= EXERCISE DESCRIPTION =
Count the lines in the records below that contain the string "concrete", matching case exactly, and reply with only that number.

= MATERIAL PROVIDED =
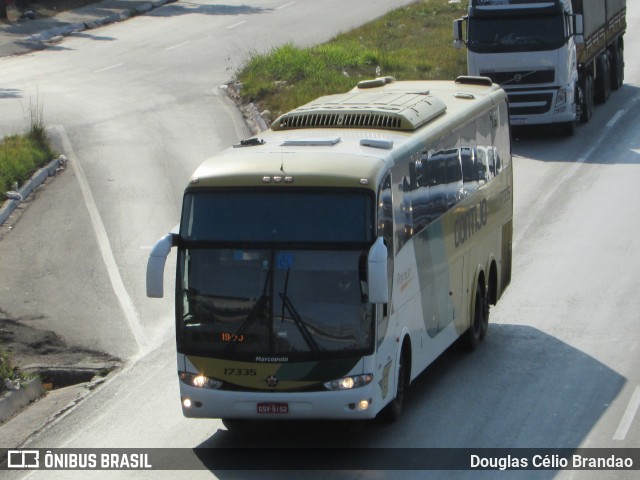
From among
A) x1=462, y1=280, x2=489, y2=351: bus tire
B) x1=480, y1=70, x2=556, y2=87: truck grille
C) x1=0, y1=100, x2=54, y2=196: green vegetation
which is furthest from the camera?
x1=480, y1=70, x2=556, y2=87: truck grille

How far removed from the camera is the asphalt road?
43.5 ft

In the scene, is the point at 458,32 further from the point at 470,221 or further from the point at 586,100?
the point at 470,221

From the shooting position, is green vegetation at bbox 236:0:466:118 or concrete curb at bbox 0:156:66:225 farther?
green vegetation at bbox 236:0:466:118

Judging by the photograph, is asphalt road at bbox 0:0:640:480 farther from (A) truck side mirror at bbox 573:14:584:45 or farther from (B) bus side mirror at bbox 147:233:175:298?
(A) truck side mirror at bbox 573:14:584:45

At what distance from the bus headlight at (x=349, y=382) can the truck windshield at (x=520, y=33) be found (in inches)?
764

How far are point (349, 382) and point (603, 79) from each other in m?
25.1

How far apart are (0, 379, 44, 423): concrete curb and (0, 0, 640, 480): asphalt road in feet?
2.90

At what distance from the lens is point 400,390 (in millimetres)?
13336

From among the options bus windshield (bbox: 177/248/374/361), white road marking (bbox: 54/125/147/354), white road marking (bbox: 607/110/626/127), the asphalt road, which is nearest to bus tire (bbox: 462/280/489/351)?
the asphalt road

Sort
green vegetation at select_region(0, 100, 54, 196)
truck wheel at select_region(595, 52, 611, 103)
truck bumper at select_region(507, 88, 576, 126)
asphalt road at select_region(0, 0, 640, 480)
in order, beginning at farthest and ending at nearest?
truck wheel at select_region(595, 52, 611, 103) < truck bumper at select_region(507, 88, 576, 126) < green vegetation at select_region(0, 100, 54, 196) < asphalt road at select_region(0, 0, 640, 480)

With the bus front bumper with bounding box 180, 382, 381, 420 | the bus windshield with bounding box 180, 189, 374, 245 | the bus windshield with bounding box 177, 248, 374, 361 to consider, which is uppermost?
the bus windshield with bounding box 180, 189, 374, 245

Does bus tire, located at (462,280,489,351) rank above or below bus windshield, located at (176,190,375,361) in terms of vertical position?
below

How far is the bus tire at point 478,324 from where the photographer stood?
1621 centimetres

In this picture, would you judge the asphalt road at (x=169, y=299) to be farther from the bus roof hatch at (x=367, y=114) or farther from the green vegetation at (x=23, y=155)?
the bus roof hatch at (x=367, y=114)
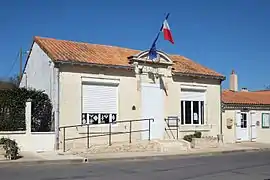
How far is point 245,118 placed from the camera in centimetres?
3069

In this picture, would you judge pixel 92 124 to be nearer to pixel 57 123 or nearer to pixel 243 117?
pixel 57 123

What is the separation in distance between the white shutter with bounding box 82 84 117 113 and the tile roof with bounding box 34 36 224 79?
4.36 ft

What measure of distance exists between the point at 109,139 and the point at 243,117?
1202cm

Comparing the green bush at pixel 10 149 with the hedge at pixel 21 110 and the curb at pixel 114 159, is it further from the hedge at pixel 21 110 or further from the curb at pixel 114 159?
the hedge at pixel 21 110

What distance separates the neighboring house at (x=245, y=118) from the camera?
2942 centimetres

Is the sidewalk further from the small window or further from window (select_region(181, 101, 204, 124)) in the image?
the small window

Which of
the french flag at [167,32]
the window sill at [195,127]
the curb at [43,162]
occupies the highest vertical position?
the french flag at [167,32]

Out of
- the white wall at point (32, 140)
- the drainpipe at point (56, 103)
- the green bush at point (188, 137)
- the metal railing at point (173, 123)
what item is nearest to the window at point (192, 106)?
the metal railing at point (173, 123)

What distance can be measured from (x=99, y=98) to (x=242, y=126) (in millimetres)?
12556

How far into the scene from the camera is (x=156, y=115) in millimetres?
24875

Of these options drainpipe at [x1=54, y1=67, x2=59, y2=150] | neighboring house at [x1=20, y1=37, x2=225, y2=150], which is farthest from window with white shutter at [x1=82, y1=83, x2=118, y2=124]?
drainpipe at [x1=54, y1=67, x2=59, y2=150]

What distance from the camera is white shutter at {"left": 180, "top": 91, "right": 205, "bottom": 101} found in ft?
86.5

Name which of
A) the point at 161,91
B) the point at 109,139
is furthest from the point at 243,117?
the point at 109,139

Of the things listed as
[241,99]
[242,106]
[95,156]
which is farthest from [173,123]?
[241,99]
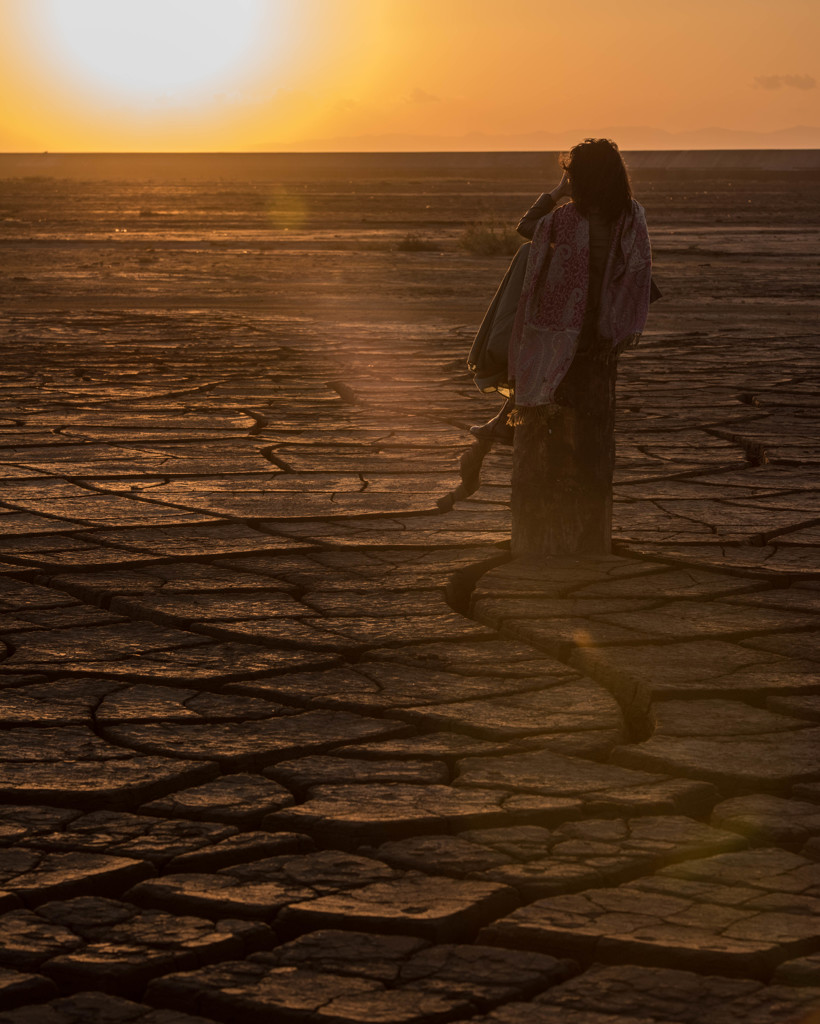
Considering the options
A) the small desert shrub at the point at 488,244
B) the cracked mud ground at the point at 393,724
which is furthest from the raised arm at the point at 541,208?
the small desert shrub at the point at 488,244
...
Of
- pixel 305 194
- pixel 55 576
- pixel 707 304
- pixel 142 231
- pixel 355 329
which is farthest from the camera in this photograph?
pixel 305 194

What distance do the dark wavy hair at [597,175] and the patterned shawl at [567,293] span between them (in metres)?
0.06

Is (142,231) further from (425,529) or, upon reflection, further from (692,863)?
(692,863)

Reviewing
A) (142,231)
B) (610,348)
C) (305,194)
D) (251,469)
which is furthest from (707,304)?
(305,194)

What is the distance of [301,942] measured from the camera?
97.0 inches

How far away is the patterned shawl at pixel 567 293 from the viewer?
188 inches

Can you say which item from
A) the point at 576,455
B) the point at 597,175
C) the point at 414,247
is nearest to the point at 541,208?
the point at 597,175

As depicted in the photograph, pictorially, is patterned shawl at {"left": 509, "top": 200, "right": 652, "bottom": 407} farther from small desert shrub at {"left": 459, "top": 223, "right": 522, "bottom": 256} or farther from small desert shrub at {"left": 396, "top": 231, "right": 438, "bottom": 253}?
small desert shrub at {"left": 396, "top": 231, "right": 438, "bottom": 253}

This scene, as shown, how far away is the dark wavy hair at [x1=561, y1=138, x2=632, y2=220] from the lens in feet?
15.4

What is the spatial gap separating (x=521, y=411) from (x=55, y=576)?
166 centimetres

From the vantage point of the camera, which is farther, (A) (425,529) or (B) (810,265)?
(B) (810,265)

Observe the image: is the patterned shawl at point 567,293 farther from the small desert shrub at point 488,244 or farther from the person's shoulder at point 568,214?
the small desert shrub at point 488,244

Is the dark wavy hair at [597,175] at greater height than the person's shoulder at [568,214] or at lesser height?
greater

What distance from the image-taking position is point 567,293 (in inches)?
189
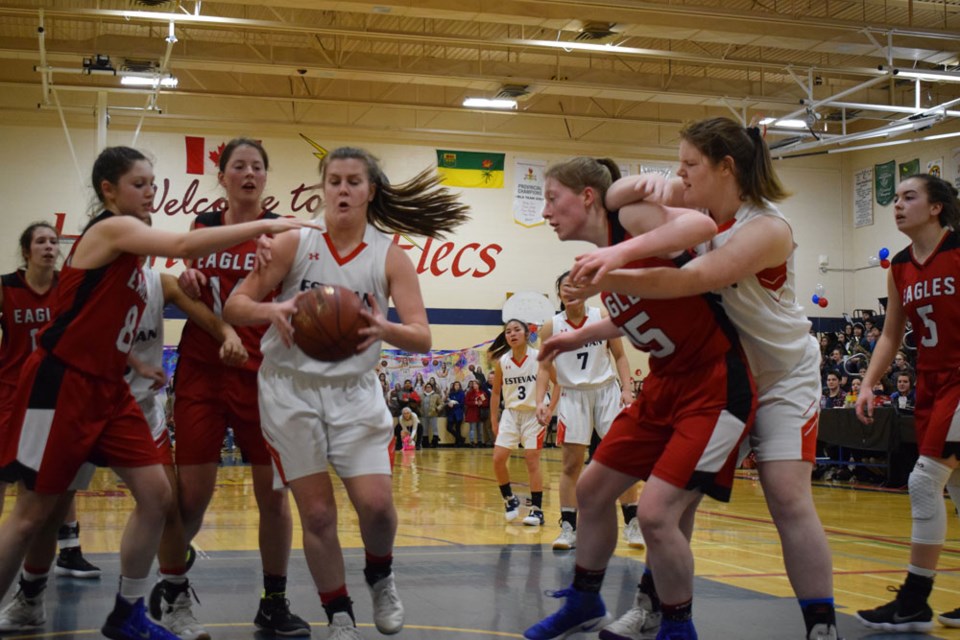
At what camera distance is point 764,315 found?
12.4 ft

= FULL RESPONSE =
2